**Page excerpt**.
━━━━━━━━━━
In this computer lab, you will learn how to describe a sample using
simple plots and descriptive statistics. We concentrate here on
continuous (or “numeric”) outcome variables, looking at one group, two
or more groups, and the relationship between a continuous outcome
variable and a continuous explanatory variable (determinant).
In a later COO you will learn how to describe a categorical variable,
and associations between two categorical variables.
You are asked to answer a number of questions (in bold and numbered throughout).
Before starting, please download the file BMISBP.csv and save it locally.
We will start the R session by installing (if necessary) and loading
the packages we need for the exercises below. We will be using datasets
and/or functions from the NHANES
package and the
psych
package. If you are using these packages for
the first time, you will first need to install them. Do this
either via the RStudio menu (Tools-Install Packages
), or
with these commands:
install.packages("NHANES") # put the package name between quotation marks
install.packages("psych")
install.packages("car")
You only need to install a package once. At the beginning of every R/Rstudio session, you need to load the packages you will be using:
library(NHANES)
library(psych)
library(car)
For the following exercises, we will use two datasets:
NHANES
packageWe will start by looking at systolic blood pressure of adults in the NHANES sample. This dataset is a subset of the National Health and Nutrition Examination Survey (NHANES). First we load the data frame and get some information about it:
data(NHANES)
?NHANES
Question 1. What type of study design is this?
We’ll use the function dim()
(dimensions) to see how
many people are in the dataset provided (number of rows), and how many
variables (number of columns).
dim(NHANES)
## [1] 10000 76
The dataset contains 76 columns, or variables, from 10000 participants, in the rows.
It can also be useful to look at the names of the variables (columns) in your data frame:
colnames(NHANES)
## [1] "ID" "SurveyYr" "Gender" "Age" "AgeDecade"
## [6] "AgeMonths" "Race1" "Race3" "Education" "MaritalStatus"
## [11] "HHIncome" "HHIncomeMid" "Poverty" "HomeRooms" "HomeOwn"
## [16] "Work" "Weight" "Length" "HeadCirc" "Height"
## [21] "BMI" "BMICatUnder20yrs" "BMI_WHO" "Pulse" "BPSysAve"
━━━━━━━━━━
**Information provided**.
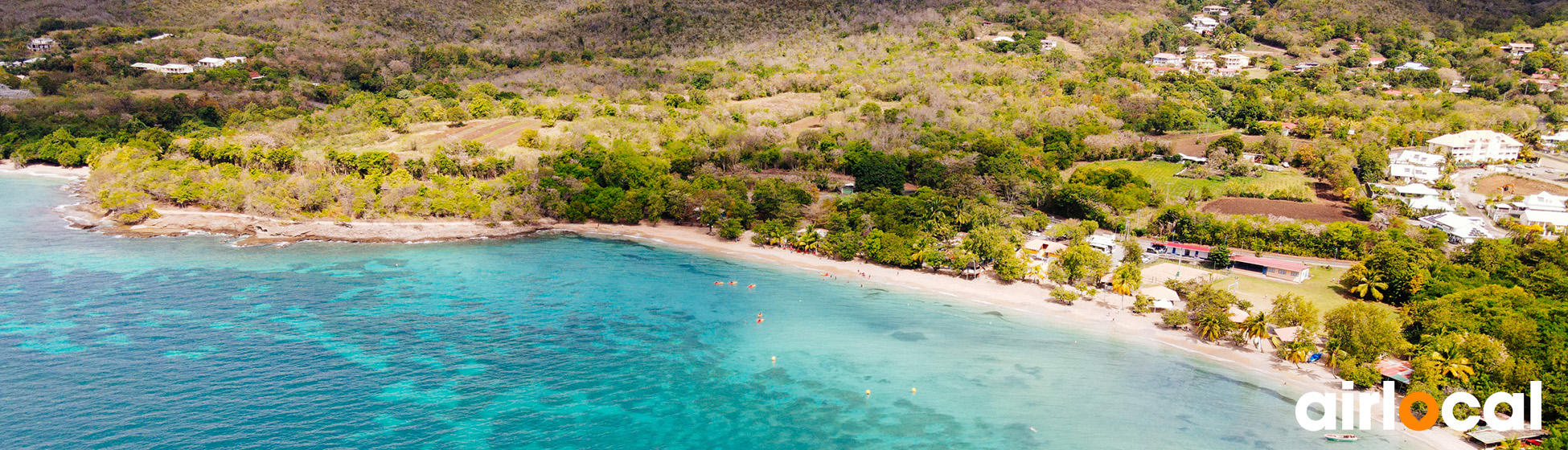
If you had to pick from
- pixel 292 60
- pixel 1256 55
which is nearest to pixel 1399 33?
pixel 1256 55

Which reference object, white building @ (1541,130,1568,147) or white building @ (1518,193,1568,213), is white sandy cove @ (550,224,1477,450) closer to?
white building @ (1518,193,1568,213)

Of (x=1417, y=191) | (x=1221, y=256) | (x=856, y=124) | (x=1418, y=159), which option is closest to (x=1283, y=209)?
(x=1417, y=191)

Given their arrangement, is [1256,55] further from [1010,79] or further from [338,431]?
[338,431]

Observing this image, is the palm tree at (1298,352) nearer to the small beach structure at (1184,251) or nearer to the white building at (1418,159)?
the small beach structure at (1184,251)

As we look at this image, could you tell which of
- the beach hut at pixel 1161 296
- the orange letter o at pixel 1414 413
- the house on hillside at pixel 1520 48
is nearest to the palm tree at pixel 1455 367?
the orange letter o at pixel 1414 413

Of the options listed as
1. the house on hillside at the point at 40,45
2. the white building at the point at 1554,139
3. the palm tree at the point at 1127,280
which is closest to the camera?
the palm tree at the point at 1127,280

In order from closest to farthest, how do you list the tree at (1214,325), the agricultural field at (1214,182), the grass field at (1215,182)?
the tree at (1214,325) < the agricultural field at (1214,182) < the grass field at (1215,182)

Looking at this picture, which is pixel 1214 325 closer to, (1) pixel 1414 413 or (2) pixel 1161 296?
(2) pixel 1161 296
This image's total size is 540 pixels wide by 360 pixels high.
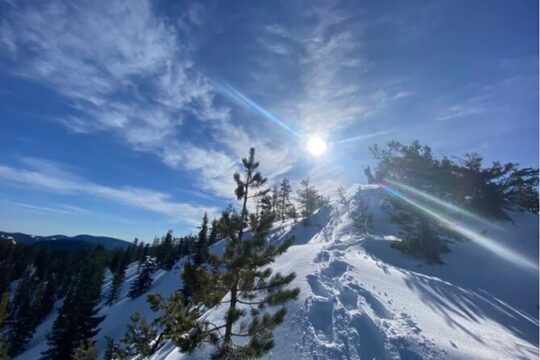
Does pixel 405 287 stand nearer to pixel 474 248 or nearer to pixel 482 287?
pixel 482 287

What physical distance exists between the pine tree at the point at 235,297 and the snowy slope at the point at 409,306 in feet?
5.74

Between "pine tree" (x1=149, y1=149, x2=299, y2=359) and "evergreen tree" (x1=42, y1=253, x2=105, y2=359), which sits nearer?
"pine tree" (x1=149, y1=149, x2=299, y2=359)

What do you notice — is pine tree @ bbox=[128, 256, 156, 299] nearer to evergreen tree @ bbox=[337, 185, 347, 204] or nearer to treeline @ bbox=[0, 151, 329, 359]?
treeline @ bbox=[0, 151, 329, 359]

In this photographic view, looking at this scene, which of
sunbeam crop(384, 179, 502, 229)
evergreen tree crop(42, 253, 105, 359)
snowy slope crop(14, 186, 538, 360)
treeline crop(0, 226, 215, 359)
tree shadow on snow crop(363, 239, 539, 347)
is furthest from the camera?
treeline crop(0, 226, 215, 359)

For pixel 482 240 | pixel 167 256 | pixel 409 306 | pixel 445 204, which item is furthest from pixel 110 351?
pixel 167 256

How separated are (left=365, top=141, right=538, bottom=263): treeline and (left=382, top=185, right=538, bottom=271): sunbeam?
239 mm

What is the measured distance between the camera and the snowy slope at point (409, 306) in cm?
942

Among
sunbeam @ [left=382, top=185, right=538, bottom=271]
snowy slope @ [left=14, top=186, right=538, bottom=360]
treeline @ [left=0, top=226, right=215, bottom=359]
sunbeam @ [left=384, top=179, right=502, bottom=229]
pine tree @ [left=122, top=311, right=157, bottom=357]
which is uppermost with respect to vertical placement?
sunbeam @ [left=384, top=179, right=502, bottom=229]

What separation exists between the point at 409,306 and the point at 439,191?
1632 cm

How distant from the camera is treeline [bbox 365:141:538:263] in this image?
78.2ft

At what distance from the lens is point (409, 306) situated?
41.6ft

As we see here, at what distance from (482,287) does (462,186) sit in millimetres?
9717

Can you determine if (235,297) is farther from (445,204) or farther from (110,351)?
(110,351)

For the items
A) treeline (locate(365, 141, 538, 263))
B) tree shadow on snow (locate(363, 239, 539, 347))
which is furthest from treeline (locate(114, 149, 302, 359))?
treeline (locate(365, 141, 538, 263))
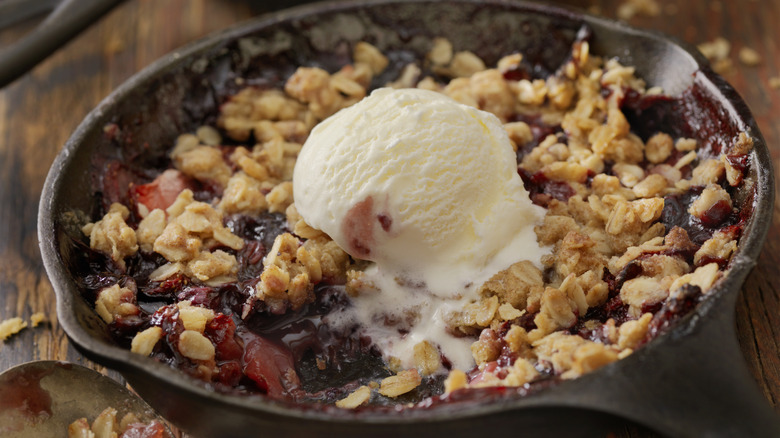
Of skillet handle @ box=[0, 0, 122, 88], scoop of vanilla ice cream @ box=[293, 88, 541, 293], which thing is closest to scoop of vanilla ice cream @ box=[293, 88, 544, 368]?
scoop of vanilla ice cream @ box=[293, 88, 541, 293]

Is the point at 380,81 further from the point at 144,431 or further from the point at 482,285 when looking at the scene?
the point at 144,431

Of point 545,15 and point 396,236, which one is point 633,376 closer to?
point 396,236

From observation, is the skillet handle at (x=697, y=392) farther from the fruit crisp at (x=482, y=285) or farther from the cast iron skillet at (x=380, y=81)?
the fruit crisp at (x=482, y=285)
━━━━━━━━━━
**Prompt 1**.
Answer these from the R lab text:
(a) Which file are you told to download and save locally before starting?
(b) How many participants does the NHANES dataset contain?
(c) Which function is used to find the number of rows and columns in the data frame?
**Prompt 2**. From the R lab text, reproduce word for word the part that opens with the words containing "You only need" and closes with "design is this?".
**Prompt 3**. Carry on the R lab text from its last line, writing the part that would come next.

**Final result 1**.
(a) BMISBP.csv
(b) 10000
(c) dim()

**Final result 2**.
You only need to install a package once. At the beginning of every R/Rstudio session, you need to load the packages you will be using:
library(NHANES)
library(psych)
library(car)
For the following exercises, we will use two datasets:
NHANES
packageWe will start by looking at systolic blood pressure of adults in the NHANES sample. This dataset is a subset of the National Health and Nutrition Examination Survey (NHANES). First we load the data frame and get some information about it:
data(NHANES)
?NHANES
Question 1. What type of study design is this?

**Final result 3**.
## [26] "BPDiaAve" "BPSys1" "BPDia1" "BPSys2" "BPDia2"
## [31] "BPSys3" "BPDia3" "Testosterone" "DirectChol" "TotChol"
## [36] "UrineVol1" "UrineFlow1" "UrineVol2" "UrineFlow2" "Diabetes"
## [41] "DiabetesAge" "HealthGen" "DaysPhysHlthBad" "DaysMentHlthBad" "LittleInterest"
## [46] "Depressed" "nPregnancies" "nBabies" "Age1stBaby" "SleepHrsNight"
## [51] "SleepTrouble" "PhysActive" "PhysActiveDays" "TVHrsDay" "CompHrsDay"
## [56] "TVHrsDayChild" "CompHrsDayChild" "Alcohol12PlusYr" "AlcoholDay" "AlcoholYear"
## [61] "SmokeNow" "Smoke100" "Smoke100n" "SmokeAge" "Marijuana"
## [66] "AgeFirstMarij" "RegularMarij" "AgeRegMarij" "HardDrugs" "SexEver"
## [71] "SexAge" "SexNumPartnLife" "SexNumPartYear" "SameSex" "SexOrientation"
## [76] "PregnantNow"
To keep things simple for the following exercises, we will
concentrate on only the second survey (2011-2012), and use only the
adults in the sample. Make a new dataframe d
,
containing this selection, and check how many participants are
left:
d <- data.frame(NHANES[NHANES$SurveyYr == "2011_12" & NHANES$Age >= 18,])
dim(d)
## [1] 3707 76
So we continue with the 3707 adult participants. Note that we still have 76 variables.
In COO2 you learned the function View()
to examine an
entire data frame. With such a large data frame, it can be useful to
just look at the first few lines of data frame with which you are
working, to get a sense of the structure. You can do this with the
head()
function. Use:
head(d)
By default, head()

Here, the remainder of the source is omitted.